*TASK DETAILS*
According to the Cro-Mags album review, why was the writer first disappointed by the album? Answer in one to three sentences.

*EXCERPTED TEXT*

※

Cro-Mags, the insanely influential NYHC band with the soap opera level of history behind it. I knew the stories from early on, but it would take until the mid 90's before I got my first taste of their music in the form of "Best Wishes", and it blew me away. Album opener "Death Camps" alone sounded as if it could level a skyscraper, and I got into them big time. "Age of Quarrel", "Alpha Omega" and "Near Death Experience" would follow soon after, and when I heard a new album was in the pipes with Harley and Parris teaming up, I was stoked.
At the time, I was pretty disappointed by it. Not because the music was that bad, but the fact that all five songs of the White Devil EP (that I already owned) were on here in barely different versions left me with only seven actually new cuts. It gave this album a bit of a bitter aftertaste that kept hanging around for a long, long time, until I dug it up again recently and had to conclude that this is actually a solid offering of metallic hardcore.
Musically speaking, it is classic Cro-Mags for the biggest part. The powerful uptempo music, blazing guitar leads and characteristic vocals of Harley all could have been on their early classics with ease. The band combines punked-up thrash with solid New York hardcore, and pours this concoction in short, solid bursts of energy, with a level of musicianship and writing skills that a lot of other bands can only dream of. The furious anger and discontent that emante from the lyrics and execution of the music is almost tangible, and you can hear that Cro-Mags are out for blood here. Just listen to tracks like "Tore Up" and "Premeditated", and you will hear a band that is genuinely pissed-off and ready to lay down vengeance on all who wronged them. You can hear that this is no act, someone is about to get hurt. Or so it sounds anyway.
Not all of the songs sound this vicious, however. In tracks like "My Life" and "Jones", Cro-Mags pull the West Coast punkrock card way too obvious for my taste. Some rare exceptions aside, that style of music never tingled my Jimmy at all. To me, that stuff in general always had a beachblanket feel to it, and it takes the 'oomph' out of the music big time when these tracks come by. Between the pulsating aggression of the more hardcore stuff, these tracks sound way too chipper for my taste.

※

*RAW DATA*
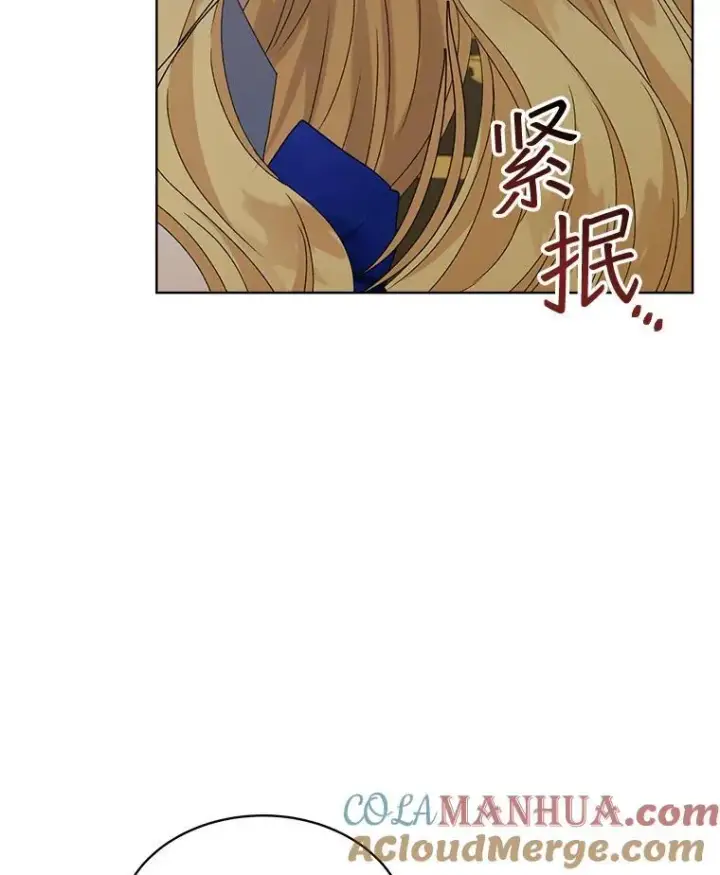 漫画《穿书已经穿腻了》10.揭发第73张图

※

*SOLUTION BELOW*
The writer already owned the White Devil EP, and all five of its songs were on the album in barely different versions. That left only seven new tracks. The disappointment didn't come from the music being that bad.